Most any compression algorithm will get close to the minimum entropy needed to encode the integers, for example, Huffman coding, but accessing it like an array will be non-trivial.
Starting from Jason B's implementation, I eventually wrote my own version which processes bit-blocks instead of single bits. One difference is that it is lsb: It starts from lowest output bits going to highest. This only makes it harder to read with a binary dump, like Linux xxd -b. As a detail, int* can be trivially changed to int64_t*, and it should even better be unsigned. I have already tested this version with a few million arrays and it seems solid, so I share will the rest:
int pack2(int *input, int nin, unsigned char* output, int n)
{
int obit = 0;
int ibit = 0;
int ibite = 0;
int nout = 0;
if(nin>0) output[0] = 0;
for(int i=0; i<nin; i++)
{
ibit = 0;
while(ibit < n) {
ibite = std::min(n, ibit + 8 - obit);
output[nout] |= (input[i] & (((1 << ibite)-1) ^ ((1 << ibit)-1))) >> ibit << obit;
obit += ibite - ibit;
nout += obit >> 3;
if(obit & 8) output[nout] = 0;
obit &= 7;
ibit = ibite;
}
}
return nout;
}
int unpack2(int *oinput, int nin, unsigned char* ioutput, int n)
{
int obit = 0;
int ibit = 0;
int ibite = 0;
int nout = 0;
for(int i=0; i<nin; i++)
{
oinput[i] = 0;
ibit = 0;
while(ibit < n) {
ibite = std::min(n, ibit + 8 - obit);
oinput[i] |= (ioutput[nout] & (((1 << (ibite-ibit+obit))-1) ^ ((1 << obit)-1))) >> obit << ibit;
obit += ibite - ibit;
nout += obit >> 3;
obit &= 7;
ibit = ibite;
}
}
return nout;
}
I know this might seem like the obvious thing to say as I'm sure there's actually a solution, but why not use a smaller type, like uint8_t (max 255)? or uint16_t (max 65535)?. I'm sure you could bit-manipulate on an int64_t using defined values and or operations and the like, but, aside from an academic exercise, why?

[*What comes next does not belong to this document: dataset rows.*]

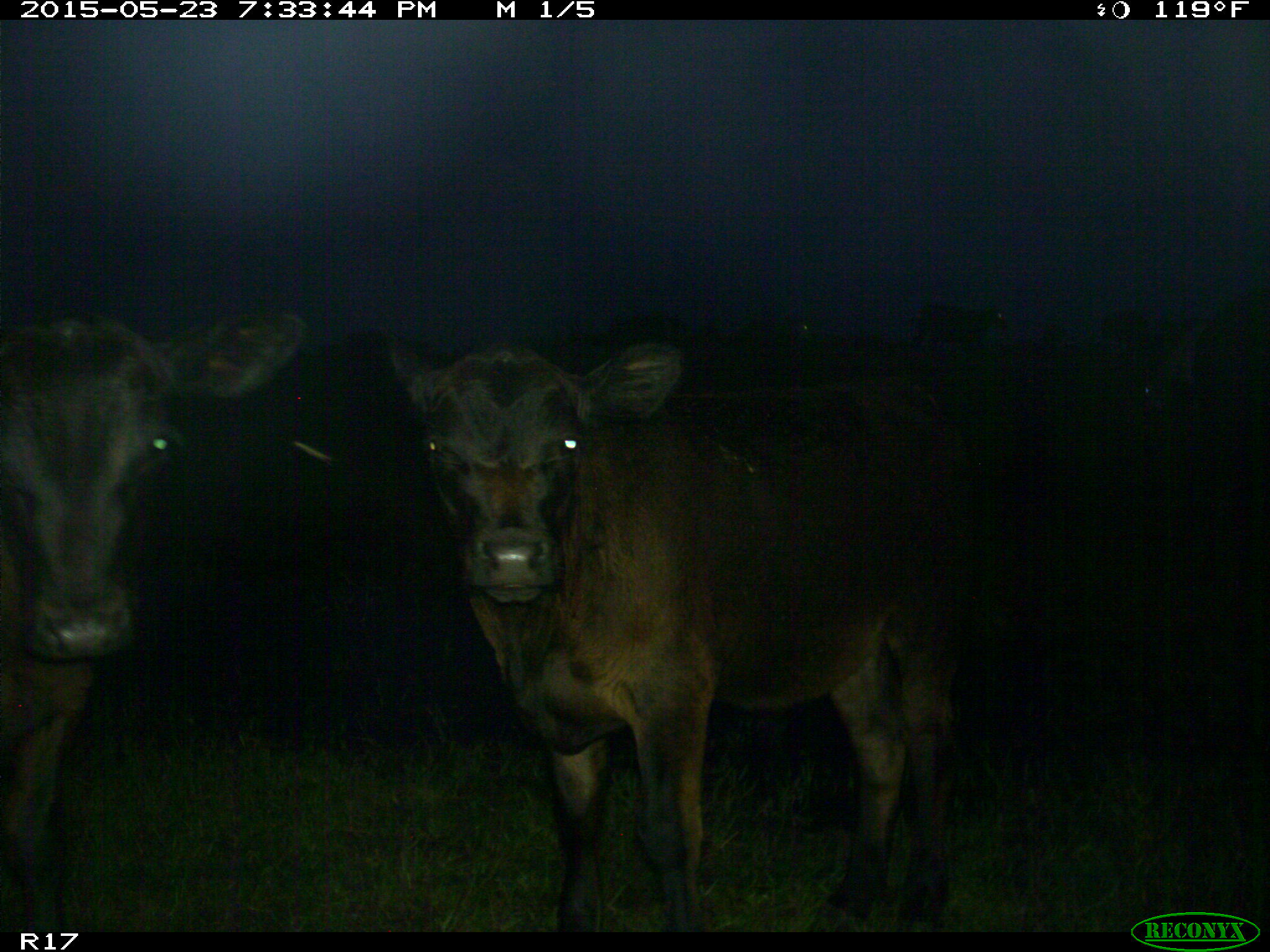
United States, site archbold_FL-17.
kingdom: Animalia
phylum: Chordata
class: Mammalia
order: Artiodactyla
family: Bovidae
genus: Bos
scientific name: Bos taurus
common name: domestic cow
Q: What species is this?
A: Bos taurus (domestic cow).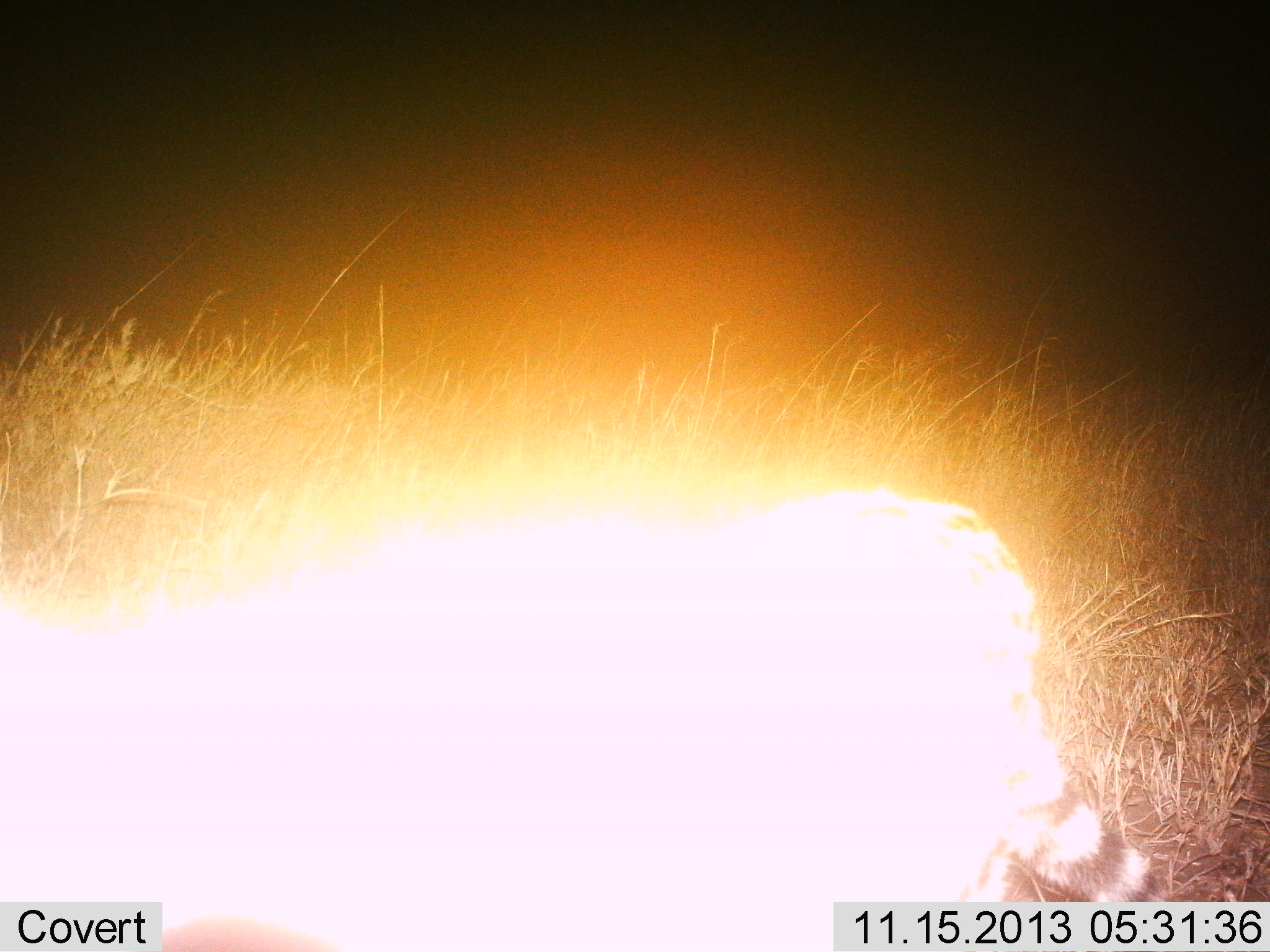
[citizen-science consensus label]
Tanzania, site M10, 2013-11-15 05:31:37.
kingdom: Animalia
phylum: Chordata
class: Mammalia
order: Carnivora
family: Felidae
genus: Leptailurus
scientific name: Leptailurus serval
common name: serval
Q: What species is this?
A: Serval (Leptailurus serval).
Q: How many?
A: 1.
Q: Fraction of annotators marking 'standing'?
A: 52%.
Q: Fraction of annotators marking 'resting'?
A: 0%.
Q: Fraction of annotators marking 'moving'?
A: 48%.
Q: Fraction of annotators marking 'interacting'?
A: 0%.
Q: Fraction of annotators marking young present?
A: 0%.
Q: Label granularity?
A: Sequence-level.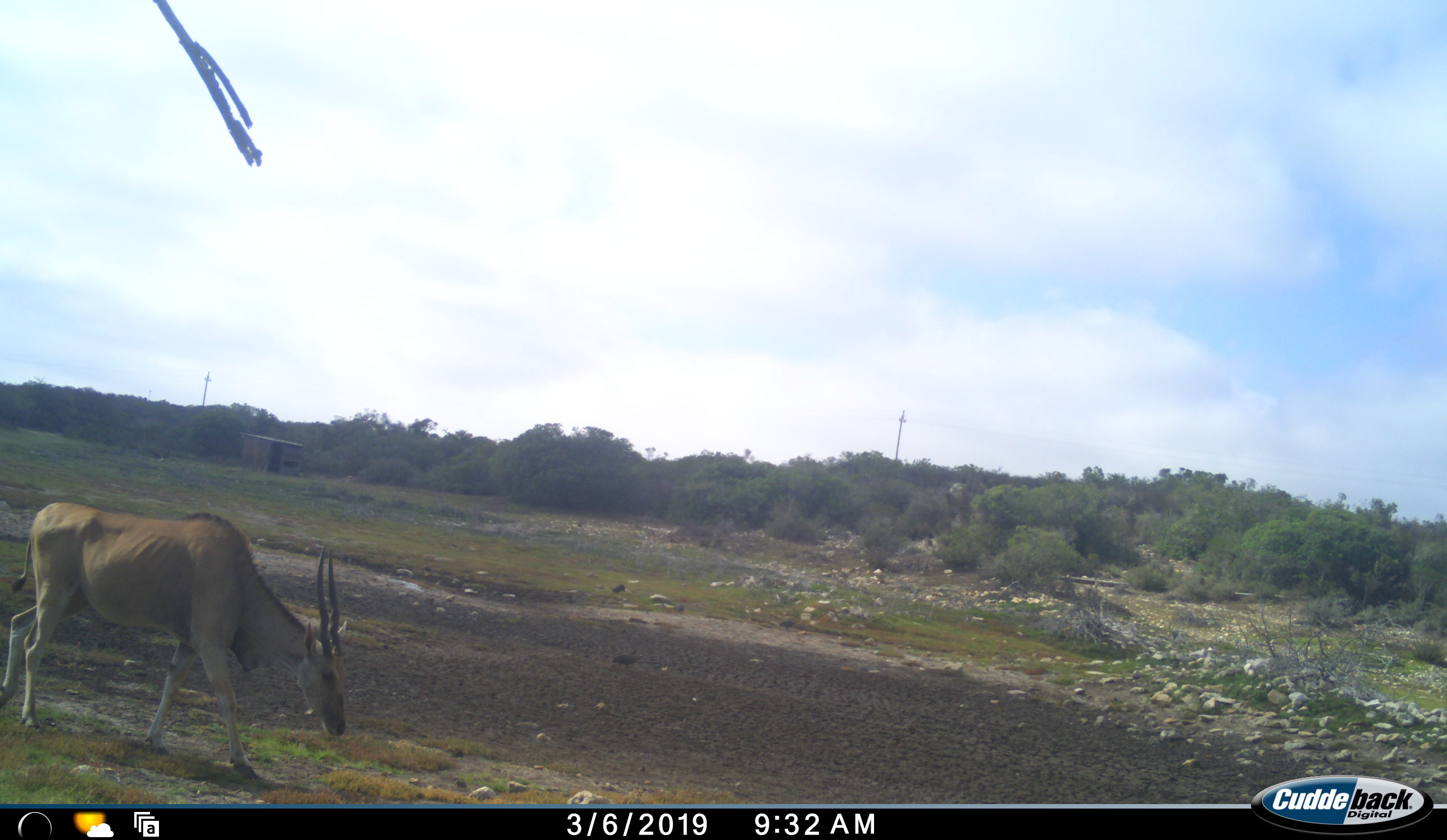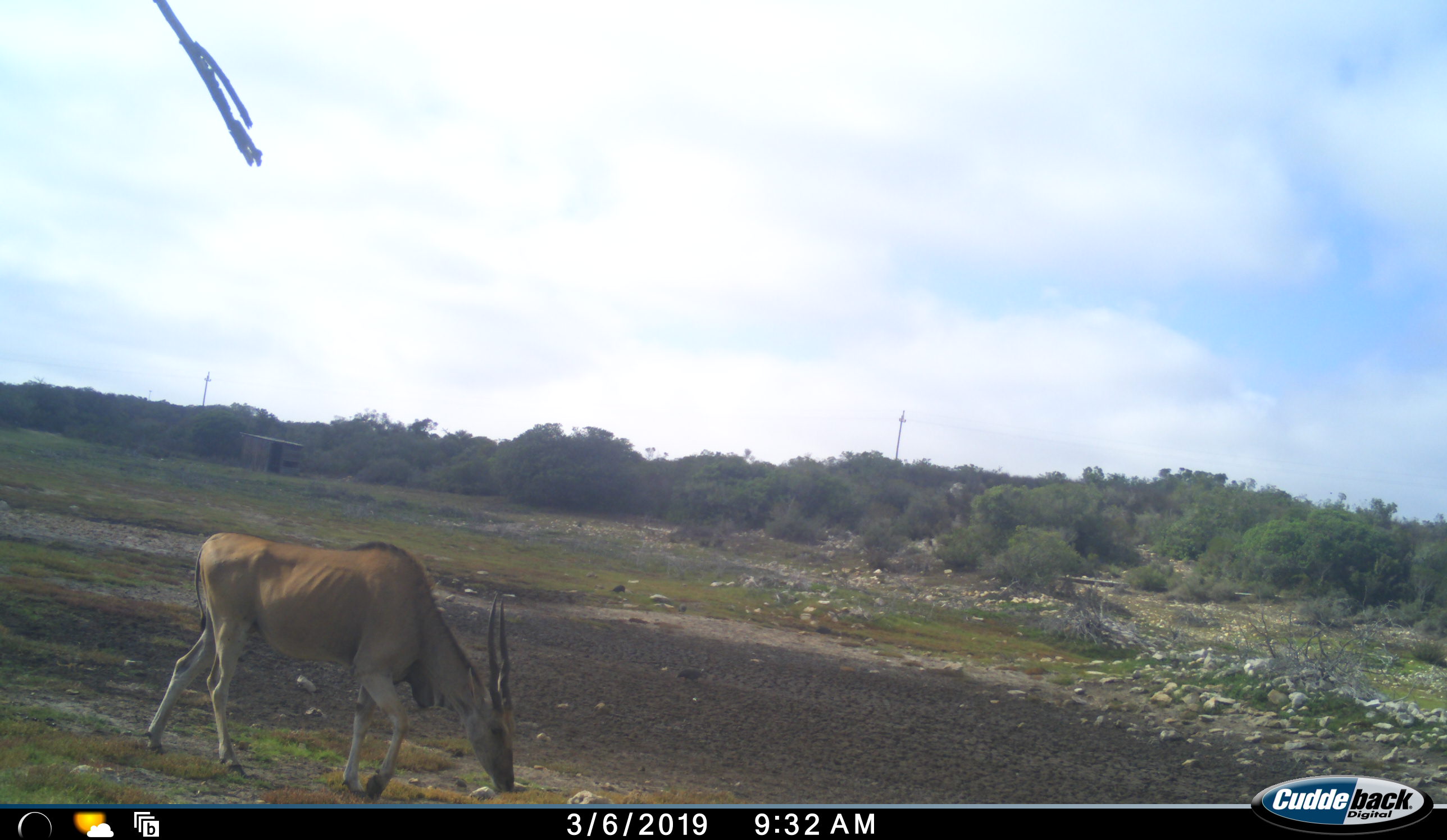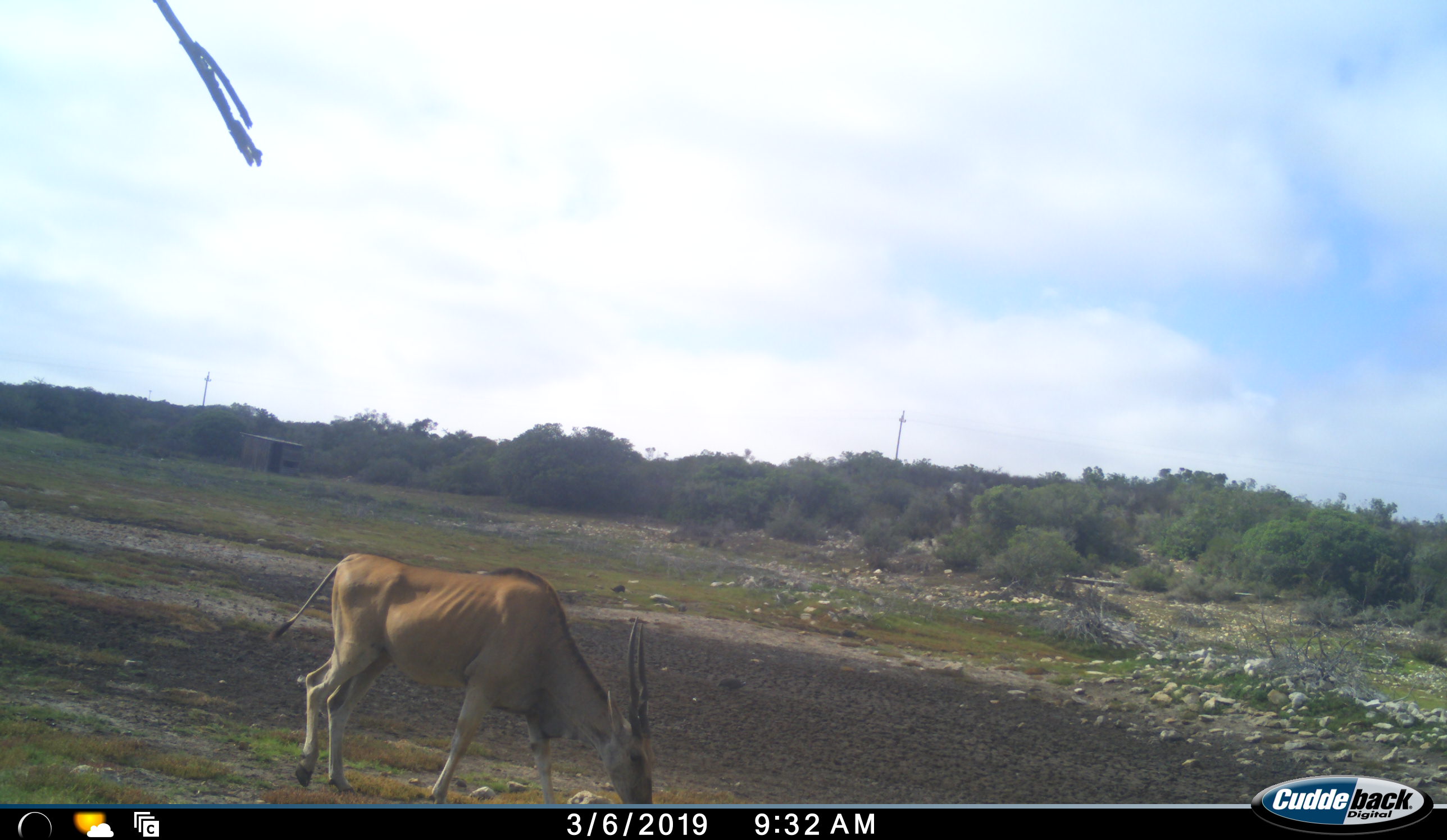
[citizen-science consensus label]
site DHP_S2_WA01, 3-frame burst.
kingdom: Animalia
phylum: Chordata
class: Mammalia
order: Artiodactyla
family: Bovidae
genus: Tragelaphus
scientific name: Tragelaphus oryx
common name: eland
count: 1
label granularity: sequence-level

And on the note of academic exercises, Bit Twiddling Hacks is a good read.
If you have fixed sizes, e.g. you know your number is 38bit rather than 64, you can build structures using bit specifications. Amusing you also have smaller elements to fit in the remaining space.
struct example {
/* 64bit number cut into 3 different sized sections */
uint64_t big_num:38;
uint64_t small_num:16;
uint64_t itty_num:10;
/* 8 bit number cut in two */
uint8_t nibble_A:4;
uint8_t nibble_B:4;
};
This isn't big/little endian safe without some hoop-jumping, so can only be used within a program rather than in a exported data format. It's quite often used to store boolean values in single bits without defining shifts and masks.
I don't think you can avoid iterating across the elements.
AFAIK Huffman encoding requires the frequencies of the "symbols", which unless you know the statistics of the "process" generating the integers, you will have to compute (by iterating across every element).